### Gestellte Aufgaben
a. Gib aus dem Auszug zur Kündigung den Abschnitt wörtlich wieder, beginnend bei „Wirksame Stellvertretung setzt“ und endend bei „gegenüber dem Insolvenzverwalter.“.
b. Übersetze bitte diesen Satz aus dem Auszug zur Kündigung ins Englische: „Die Kündigung ist von der einen Vertragspartei gegenüber der anderen Vertragspartei zu erklären.“

### Ausgewählter Auszug
■ ■ ■ ■

Rz. 141

Die Kündigung ist von der einen Vertragspartei gegenüber der anderen Vertragspartei zu erklären. Obwohl die Kündigung höchstpersönlicher Natur ist, ist eine Stellvertretung grds. nicht ausgeschlossen, es sei denn, laut Vertrag ist die Kündigung den Vertragsparteien selbst (insbesondere dem Arbeitgeber persönlich) vorbehalten.

 

Rz. 142

Wirksame Stellvertretung setzt gem. § 164 Abs. 1 Satz 1, Abs. 3 BGB voraus, dass ein Dritter mit Vertretungsmacht im Namen der Partei des Arbeitsvertrags handelt. Kein Fall der Stellvertretung liegt vor, wenn der Insolvenz-, Zwangs- oder Nachlassverwalter oder der Testamentsvollstrecker das Rechtsgeschäft vornimmt. Diese Verwalter fremder Vermögen sind Träger eines Amtes (und im Prozess Parteien kraft Amtes), die aus eigenem Recht und im eigenen Namen auftreten. Die Eigenkündigung des Arbeitnehmers muss der Partei kraft Amtes gegenüber erklärt werden.[1]

[1] Vgl. BAG, Urteil v. 20.6.2013, 6 AZR 805/11 sowie HaKo-KSchG/Mestwerdt, 7. Aufl. 2021, Einleitung, Rz. 84 zur Kündigung gegenüber dem Insolvenzverwalter.

■ ■ ■ ■

### Angezeigte Informationen
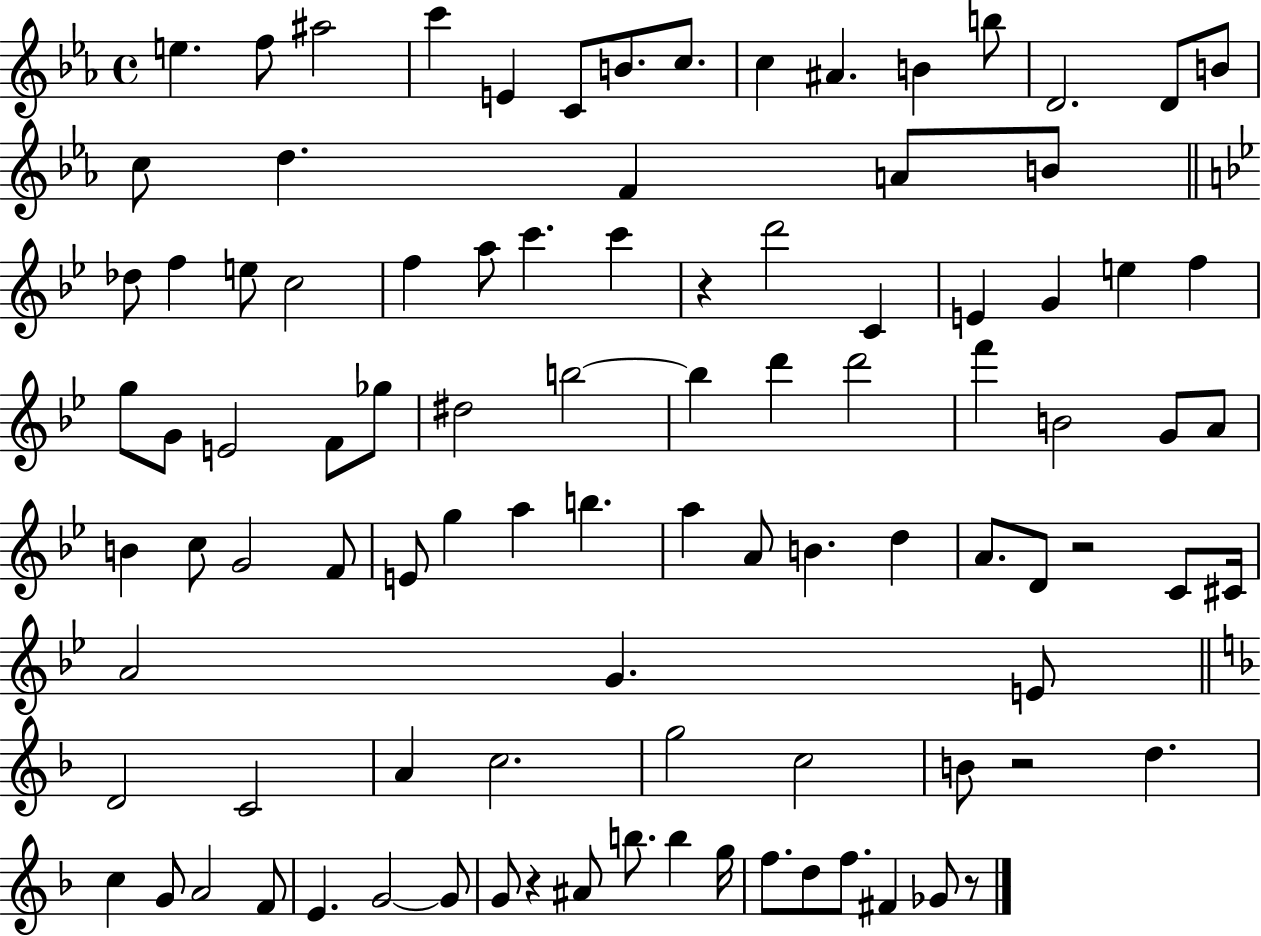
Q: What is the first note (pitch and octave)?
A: E5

■ ■ ■ ■

### Ergebnisse der Aufgaben
a.
Wirksame Stellvertretung setzt gem. § 164 Abs. 1 Satz 1, Abs. 3 BGB voraus, dass ein Dritter mit Vertretungsmacht im Namen der Partei des Arbeitsvertrags handelt. Kein Fall der Stellvertretung liegt vor, wenn der Insolvenz-, Zwangs- oder Nachlassverwalter oder der Testamentsvollstrecker das Rechtsgeschäft vornimmt. Diese Verwalter fremder Vermögen sind Träger eines Amtes (und im Prozess Parteien kraft Amtes), die aus eigenem Recht und im eigenen Namen auftreten. Die Eigenkündigung des Arbeitnehmers muss der Partei kraft Amtes gegenüber erklärt werden.[1]

[1] Vgl. BAG, Urteil v. 20.6.2013, 6 AZR 805/11 sowie HaKo-KSchG/Mestwerdt, 7. Aufl. 2021, Einleitung, Rz. 84 zur Kündigung gegenüber dem Insolvenzverwalter.

b. Notice of termination must be declared by one contracting party to the other contracting party.